Si à la suite de l’année noire de 2016, « la méthanisation leur est apparue comme une évidence pour se diversifier », a rappelé Philippe Girardot, le projet débuté en 2018 a très vite dû faire face à un groupe d’opposants — manifestations, tags et même dépôt d’un cocktail Molotov dans une canalisation.
Le projet a abouti grâce à la ténacité des associés et le soutien de différents acteurs, avec « à chaque marche, des hommes facilitateurs qui nous ont permis d’avancer ».

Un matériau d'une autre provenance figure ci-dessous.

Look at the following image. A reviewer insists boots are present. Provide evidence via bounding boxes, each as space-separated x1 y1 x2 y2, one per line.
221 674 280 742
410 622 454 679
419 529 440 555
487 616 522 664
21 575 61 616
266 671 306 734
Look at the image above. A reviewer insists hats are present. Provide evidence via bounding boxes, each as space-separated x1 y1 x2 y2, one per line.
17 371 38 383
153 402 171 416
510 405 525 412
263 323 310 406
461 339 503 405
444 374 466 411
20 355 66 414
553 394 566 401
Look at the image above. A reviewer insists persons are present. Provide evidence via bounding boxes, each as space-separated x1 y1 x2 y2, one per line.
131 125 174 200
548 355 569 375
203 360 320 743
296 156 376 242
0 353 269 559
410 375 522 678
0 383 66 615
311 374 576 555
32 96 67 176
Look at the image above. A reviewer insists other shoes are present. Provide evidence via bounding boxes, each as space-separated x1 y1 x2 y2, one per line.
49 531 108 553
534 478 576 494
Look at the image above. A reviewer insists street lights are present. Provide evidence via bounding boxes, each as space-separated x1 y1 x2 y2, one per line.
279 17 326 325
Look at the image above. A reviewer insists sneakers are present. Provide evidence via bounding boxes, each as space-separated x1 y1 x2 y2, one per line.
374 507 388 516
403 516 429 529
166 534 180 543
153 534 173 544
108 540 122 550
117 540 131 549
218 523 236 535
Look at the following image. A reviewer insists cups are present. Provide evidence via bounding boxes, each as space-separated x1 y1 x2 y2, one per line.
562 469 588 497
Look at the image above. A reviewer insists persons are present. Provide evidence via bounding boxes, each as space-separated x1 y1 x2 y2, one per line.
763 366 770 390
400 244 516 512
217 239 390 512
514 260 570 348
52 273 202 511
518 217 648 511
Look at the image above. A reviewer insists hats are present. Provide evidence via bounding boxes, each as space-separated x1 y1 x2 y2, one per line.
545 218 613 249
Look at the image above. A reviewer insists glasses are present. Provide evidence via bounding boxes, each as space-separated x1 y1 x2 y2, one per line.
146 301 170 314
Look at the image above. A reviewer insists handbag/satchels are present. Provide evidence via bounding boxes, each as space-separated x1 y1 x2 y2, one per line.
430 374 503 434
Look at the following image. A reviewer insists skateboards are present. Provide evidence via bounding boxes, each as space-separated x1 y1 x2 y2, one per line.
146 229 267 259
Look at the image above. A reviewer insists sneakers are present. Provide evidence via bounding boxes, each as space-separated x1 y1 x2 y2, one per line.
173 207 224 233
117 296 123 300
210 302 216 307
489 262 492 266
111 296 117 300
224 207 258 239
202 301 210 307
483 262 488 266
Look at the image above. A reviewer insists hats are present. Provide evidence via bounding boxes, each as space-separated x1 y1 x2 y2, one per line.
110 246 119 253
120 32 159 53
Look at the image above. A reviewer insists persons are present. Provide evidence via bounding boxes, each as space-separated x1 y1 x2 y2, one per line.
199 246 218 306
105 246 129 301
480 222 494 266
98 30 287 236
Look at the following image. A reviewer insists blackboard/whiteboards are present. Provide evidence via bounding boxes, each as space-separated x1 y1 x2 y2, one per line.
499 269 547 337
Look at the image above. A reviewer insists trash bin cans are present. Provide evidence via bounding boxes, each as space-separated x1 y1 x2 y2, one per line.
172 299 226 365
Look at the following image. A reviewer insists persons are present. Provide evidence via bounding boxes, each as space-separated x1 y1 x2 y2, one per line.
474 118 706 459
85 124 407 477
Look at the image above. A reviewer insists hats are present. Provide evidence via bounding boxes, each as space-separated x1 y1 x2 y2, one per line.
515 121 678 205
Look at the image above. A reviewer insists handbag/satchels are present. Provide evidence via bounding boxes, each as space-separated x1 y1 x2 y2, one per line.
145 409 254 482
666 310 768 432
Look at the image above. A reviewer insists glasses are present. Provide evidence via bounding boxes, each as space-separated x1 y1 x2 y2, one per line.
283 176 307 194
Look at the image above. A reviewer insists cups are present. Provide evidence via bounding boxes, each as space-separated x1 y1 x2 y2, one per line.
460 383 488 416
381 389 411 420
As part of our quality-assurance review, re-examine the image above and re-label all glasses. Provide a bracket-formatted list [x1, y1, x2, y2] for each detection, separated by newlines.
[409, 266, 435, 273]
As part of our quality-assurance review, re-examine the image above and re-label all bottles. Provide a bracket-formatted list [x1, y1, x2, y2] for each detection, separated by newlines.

Lire aussi Le méthaniseur Biogaz du plateau injecte dans le réseau
Outre les Cive (Cultures intermédiaires à vocation énergétique) des différentes exploitations, le méthaniseur est alimenté par des issus de silos des coopératives Terres bocage gâtinais et de Puiseaux et des pulpes de betteraves, pour une masse totale de 10 500 tonnes.
« Depuis sept ans nous avons vécu une vraie aventure humaine », a insisté Philippe Girardot.
Il s’agit de la 62e unité de méthanisation d’Île-de-France, la 48e pour GRDF.
Huit kilomètres de canalisations pour rejoindre Nemours ont été construits avec une technique innovante de polyéthylène enrubannée qui a évité l’émission de 64 tonnes de CO2.
L’unité alimente 4 700 foyers en gaz vert grâce à une production de 24 GWH de biométhane par an.
Soutenu financièrement par l’Ademe et la Région Île-de-France, ce projet local illustre la dynamique de la transition énergétique dans la région. Et comme le souligne Cécile Cornichon, « l’avènement de ce projet nous permet d’envisager l’avenir de nos exploitations avec optimisme. Chaque exploitation va gagner en autonomie grâce au digestat qui nous permettra d’économiser 25 à 30 % de nos achats d’engrais chimiques. En cette période de flambée des charges, ce projet va permettre à nos exploitations d’être plus résilientes face aux difficultés économiques en apportant aussi une source de revenu complémentaire ».